Given task 1
In the modeling studies excerpt, at what semi-empirical level were the thermodynamic parameters of complex formation calculated?

Benesi–Hildebrand plots of DHC-γ-CD complexes (A: GCD, B: QAGCD, and C: RAMEG) in different buffers (λex = 325 nm, λem = 410 nm; pH 1.0: 0.10 M hydrogen chloride; pH 3.0: 0.05 M sodium tartrate buffer; pH 5.0: 0.05 M sodium acetate buffer; pH 7.4: 0.05 M TRIS-HCl buffer; pH 10.0: 0.05 M sodium borate buffer).

2.5. Modeling Studies

Calculations were performed in the absence and presence of water molecules. Table 3 (top) summarizes the thermodynamic parameters of the complex formation of DHC with BCD or GCD host molecules calculated at semi-empirical AM1 level and considering the differently charged ionic states of DHC. The results suggest significantly different mechanisms regarding DHC-BCD and DHC-GCD complex formations. However, complex stabilities are similar at room temperature. The larger cavity of the GCD molecule offers more space for water molecules remaining in the solvation shell of DHC. This property is enhanced at elevated pH because of the stronger Coulomb interactions between the negatively charged DHC and the solvent water molecules. The lower enhancement in the fluorescence signals of DHC by GCD vs. BCD also supports this hypothesis.

Given task 2
Copy out the entries word for word, beginning at the line that has "1000x magnification. Micrograph." and continuing through the final line of the entries.

Dataset entries

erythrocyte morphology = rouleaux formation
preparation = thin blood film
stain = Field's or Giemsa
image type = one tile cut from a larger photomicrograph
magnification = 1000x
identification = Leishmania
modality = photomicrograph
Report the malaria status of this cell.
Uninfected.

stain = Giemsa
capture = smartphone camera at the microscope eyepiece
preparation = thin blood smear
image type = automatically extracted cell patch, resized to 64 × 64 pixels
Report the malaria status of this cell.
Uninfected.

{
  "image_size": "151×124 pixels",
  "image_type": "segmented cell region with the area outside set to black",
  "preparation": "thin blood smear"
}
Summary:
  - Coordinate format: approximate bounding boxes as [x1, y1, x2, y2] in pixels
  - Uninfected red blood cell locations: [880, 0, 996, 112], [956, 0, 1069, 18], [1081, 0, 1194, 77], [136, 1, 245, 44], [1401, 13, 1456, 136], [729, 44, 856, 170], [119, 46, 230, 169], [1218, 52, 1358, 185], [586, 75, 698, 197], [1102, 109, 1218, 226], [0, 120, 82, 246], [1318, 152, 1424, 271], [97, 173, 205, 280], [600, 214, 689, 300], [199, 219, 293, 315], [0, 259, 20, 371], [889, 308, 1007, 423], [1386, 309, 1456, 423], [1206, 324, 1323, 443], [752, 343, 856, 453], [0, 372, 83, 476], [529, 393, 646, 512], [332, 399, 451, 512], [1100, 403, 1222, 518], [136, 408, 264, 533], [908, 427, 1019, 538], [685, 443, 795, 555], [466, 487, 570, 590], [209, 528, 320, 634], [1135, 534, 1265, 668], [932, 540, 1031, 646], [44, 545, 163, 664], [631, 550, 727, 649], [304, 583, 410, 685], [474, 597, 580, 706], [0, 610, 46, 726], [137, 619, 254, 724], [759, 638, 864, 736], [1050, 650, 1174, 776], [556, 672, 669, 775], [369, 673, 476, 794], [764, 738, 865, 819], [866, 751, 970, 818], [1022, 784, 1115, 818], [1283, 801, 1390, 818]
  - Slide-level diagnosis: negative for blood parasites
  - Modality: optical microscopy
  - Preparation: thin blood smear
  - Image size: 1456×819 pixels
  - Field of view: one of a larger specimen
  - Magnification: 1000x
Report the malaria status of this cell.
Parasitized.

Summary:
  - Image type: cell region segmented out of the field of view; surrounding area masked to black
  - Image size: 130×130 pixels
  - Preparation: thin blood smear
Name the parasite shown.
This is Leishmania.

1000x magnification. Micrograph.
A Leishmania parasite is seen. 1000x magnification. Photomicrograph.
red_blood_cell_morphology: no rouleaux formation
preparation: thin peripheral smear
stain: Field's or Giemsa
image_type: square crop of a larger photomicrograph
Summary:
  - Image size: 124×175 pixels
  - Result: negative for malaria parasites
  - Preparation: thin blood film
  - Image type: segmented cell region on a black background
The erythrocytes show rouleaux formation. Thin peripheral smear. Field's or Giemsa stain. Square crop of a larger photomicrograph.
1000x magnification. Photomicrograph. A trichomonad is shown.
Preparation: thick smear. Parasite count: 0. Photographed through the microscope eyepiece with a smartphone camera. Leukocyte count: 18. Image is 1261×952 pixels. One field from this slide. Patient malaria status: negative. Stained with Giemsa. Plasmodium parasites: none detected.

Written reply 1
AM1 level.

Written reply 2
1000x magnification. Micrograph.
A Leishmania parasite is seen. 1000x magnification. Photomicrograph.
red_blood_cell_morphology: no rouleaux formation
preparation: thin peripheral smear
stain: Field's or Giemsa
image_type: square crop of a larger photomicrograph
Summary:
  - Image size: 124×175 pixels
  - Result: negative for malaria parasites
  - Preparation: thin blood film
  - Image type: segmented cell region on a black background
The erythrocytes show rouleaux formation. Thin peripheral smear. Field's or Giemsa stain. Square crop of a larger photomicrograph.
1000x magnification. Photomicrograph. A trichomonad is shown.
Preparation: thick smear. Parasite count: 0. Photographed through the microscope eyepiece with a smartphone camera. Leukocyte count: 18. Image is 1261×952 pixels. One field from this slide. Patient malaria status: negative. Stained with Giemsa. Plasmodium parasites: none detected.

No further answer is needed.